Cutting out those 27,000 "extra" non-Indian recipes seems like such a bummer, though. Wouldn't it be nice if we somehow found another 25,000 Indian recipes to even up our unbalanced training dataset to 27k non-Indian and 27k Indian? It's possible with oversampling!

Oversampling generates new datapoints based on your existing dataset. In this case we're going to use the RandomOverSampler, which just fills our dataset with copies of the less-included class. We'll have 27k Indian recipes, but they'll be 25,0000 copies of the original ones. Can that possibly help?

from imblearn.over_sampling import RandomOverSampler

resampler = RandomOverSampler()
X_train_resampled, y_train_resampled = resampler.fit_resample(X_train, y_train)

y_train_resampled.value_counts()

1    27599
0    27599
Name: is_indian, dtype: int64

Looking good, a nice even 27,599 apiece. Let's see how the classifier works out!

# We already split our dataset into train and test data

# Train the classifier on the resampled training data
clf = LinearSVC()
clf.fit(X_train_resampled, y_train_resampled)

# Build a confusion matrix with the result
y_true = y_test
y_pred = clf.predict(X_test)
matrix = confusion_matrix(y_true, y_pred)

label_names = pd.Series(['not indian', 'indian'])
pd.DataFrame(matrix,
     columns='Predicted ' + label_names,
     index='Is ' + label_names).div(matrix.sum(axis=1), axis=0)

	Predicted not indian	Predicted indian
Is not indian	0.969363	0.030637
Is indian	0.068653	0.931347

Also looking pretty good!

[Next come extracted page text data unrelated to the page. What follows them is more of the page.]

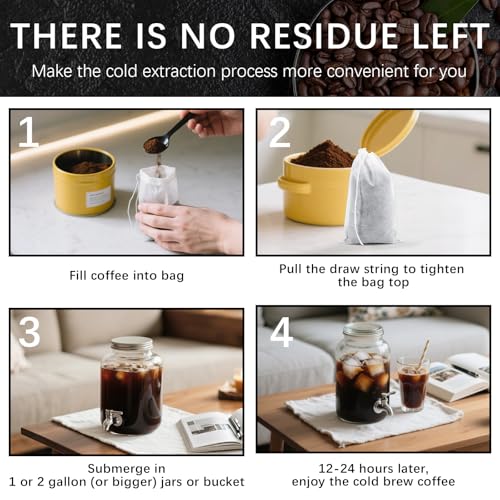 THERE IS NO RESIDUE LEFT

Make the cold extraction process more convenient for you

1

Fill coffee into bag

2

Pull the draw string to tighten the bag top

3

Submerge in
1 or 2 gallon (or bigger) jars or bucket

4

12-24 hours later,
enjoy the cold brew coffee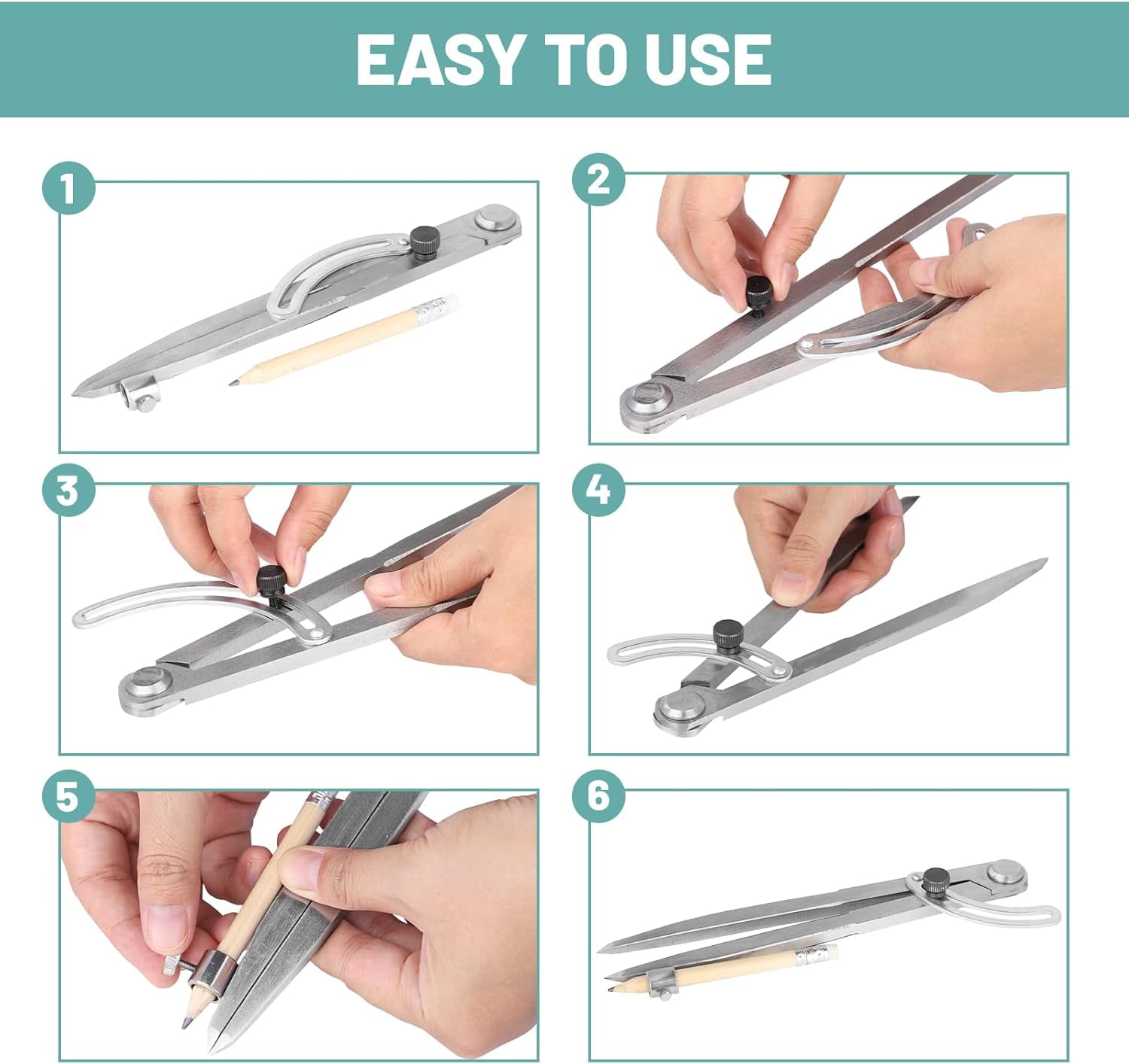 EASY TO USE

1

2

3

4

5

6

A little bit better at predicting non-Indian dishes and a little bit worse at predicting Indian dishes, but it more or less evens out with the under sampled example.

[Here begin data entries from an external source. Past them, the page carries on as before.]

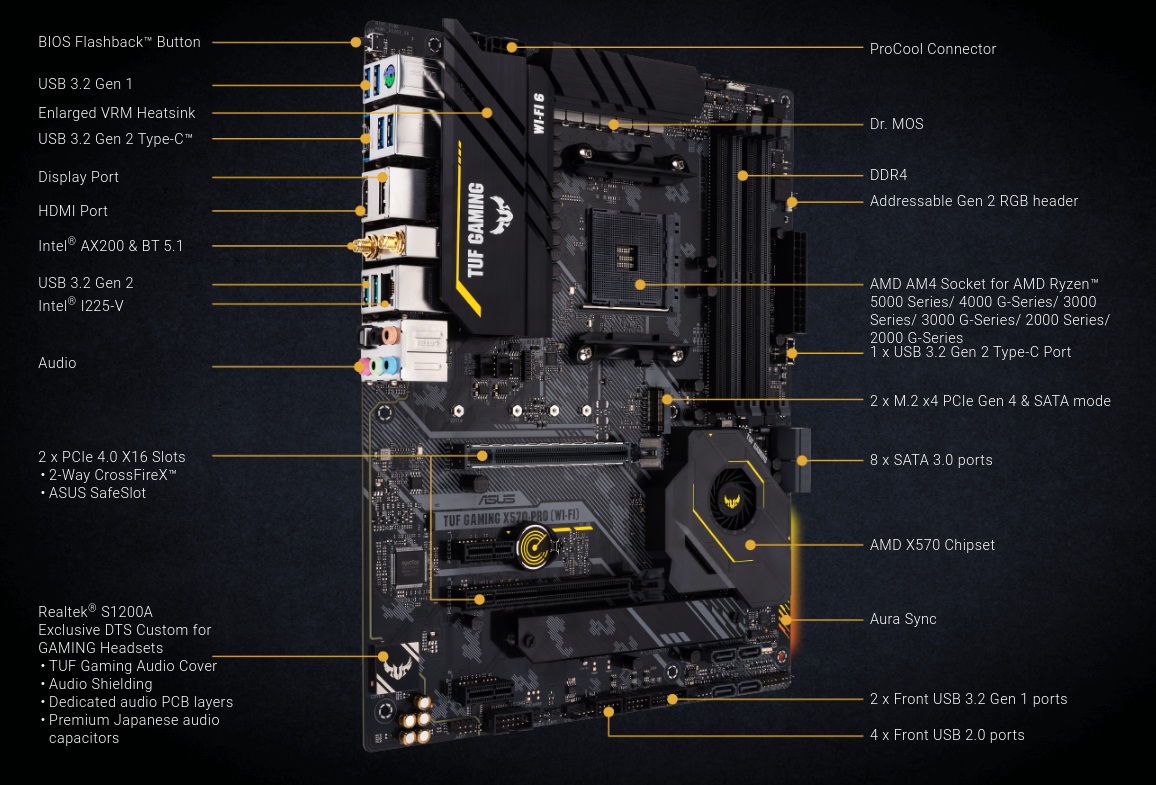 BIOS Flashback™ Button
USB 3.2 Gen 1
Enlarged VRM Heatsink
USB 3.2 Gen 2 Type-C™
Display Port
HDMI Port
Intel® AX200 & BT 5.1
USB 3.2 Gen 2
Intel® I225-V
Audio
2 x PCIe 4.0 X16 Slots
• 2-Way CrossFireX™
• ASUS SafeSlot
Realtek® S1200A
Exclusive DTS Custom for GAMING Headsets
• TUF Gaming Audio Cover
• Audio Shielding
• Dedicated audio PCB layers
• Premium Japanese audio capacitors

WI-FI 6
TUF GAMING
ASUS
TUF GAMING X570 PRO (WI-FI)

ProCool Connector
Dr. MOS
DDR4
Addressable Gen 2 RGB header
AMD AM4 Socket for AMD Ryzen™ 5000 Series/ 4000 G-Series/ 3000 Series/ 3000 G-Series/ 2000 Series/ 2000 G-Series
1 x USB 3.2 Gen 2 Type-C Port
2 x M.2 x4 PCIe Gen 4 & SATA mode
8 x SATA 3.0 ports
AMD X570 Chipset
Aura Sync
2 x Front USB 3.2 Gen 1 ports
4 x Front USB 2.0 ports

There are also other oversampling techniques that involve creating synthetic data, new datapoints that aren't copies of our data, but rather totally new ones. You can read more about them on the imbalanced-learn page.

Review#

In this section we talked about the problem of imbalanced classes, where an uneven split in your labels can cause suboptimal classifier performance. We used the imbalanced-learn library to talk about two methods of solving the issue - under sampling and oversampling - which both boosted performance as compared to the imbalanced dataset.

Discussion topics#

What is the difference between oversampling and under sampling? Why might have oversampling done a better job predicting non-Indian recipes?

Why did we only resample the training data, and not the test data?

While the idea of automatically-generated fake data might sound more attractive than just re-using existing data, what might be some issues with it?

Can we think of any times when we might not want a balanced dataset?